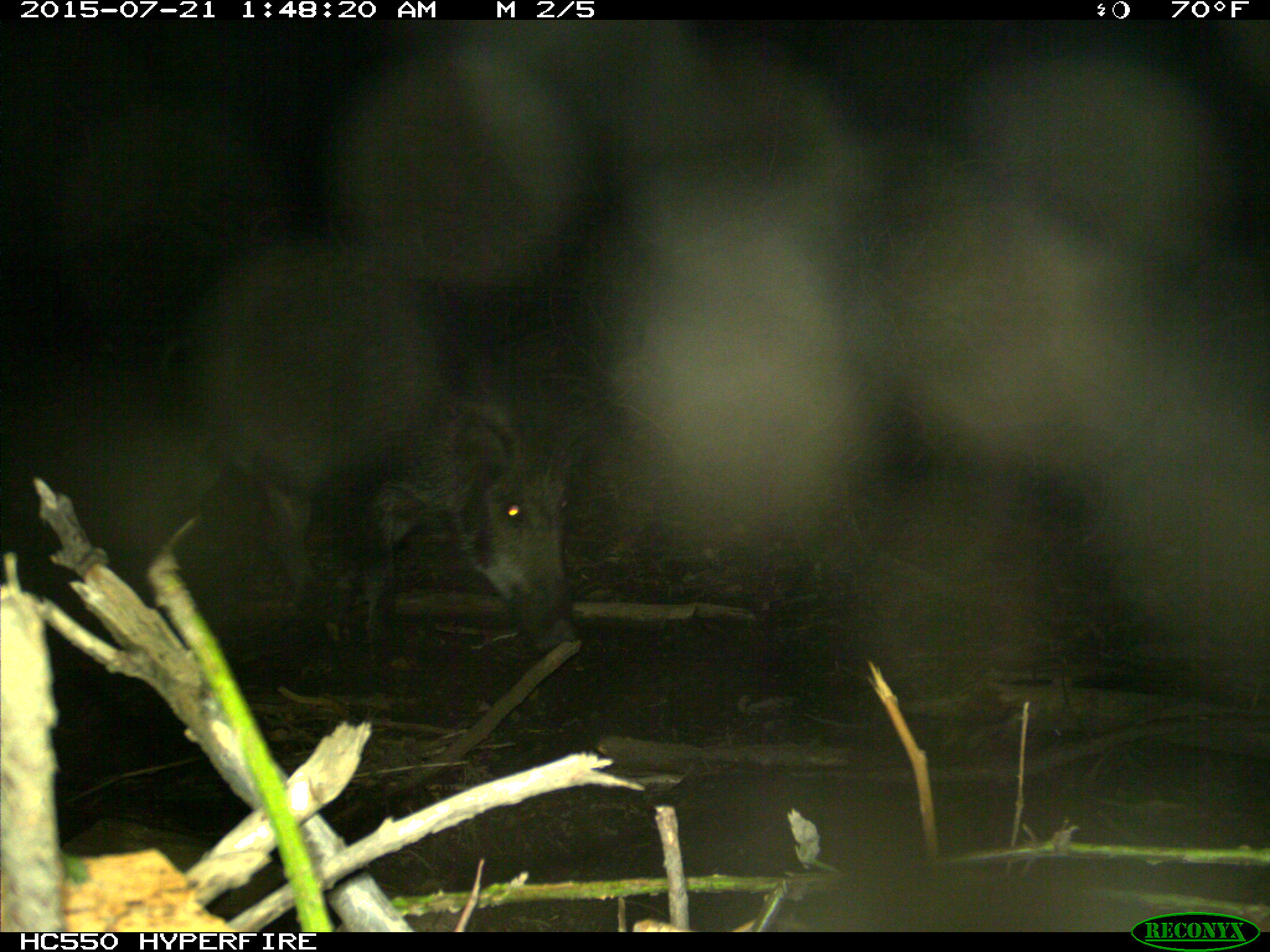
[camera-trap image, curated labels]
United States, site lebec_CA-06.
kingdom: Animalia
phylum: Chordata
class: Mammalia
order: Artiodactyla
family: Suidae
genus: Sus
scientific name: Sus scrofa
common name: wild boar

_ _ _ _

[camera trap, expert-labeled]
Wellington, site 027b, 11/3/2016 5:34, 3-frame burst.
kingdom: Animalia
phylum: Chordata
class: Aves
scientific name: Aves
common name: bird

_ _ _ _

Where the data above reaches the line holding "Wellington, site 027b, 11/3/2016", begin printing, and stop after the line holding "common name: bird". Each line must be reproduced exactly, with nothing else added.

Wellington, site 027b, 11/3/2016 5:34, 3-frame burst.
kingdom: Animalia
phylum: Chordata
class: Aves
scientific name: Aves
common name: bird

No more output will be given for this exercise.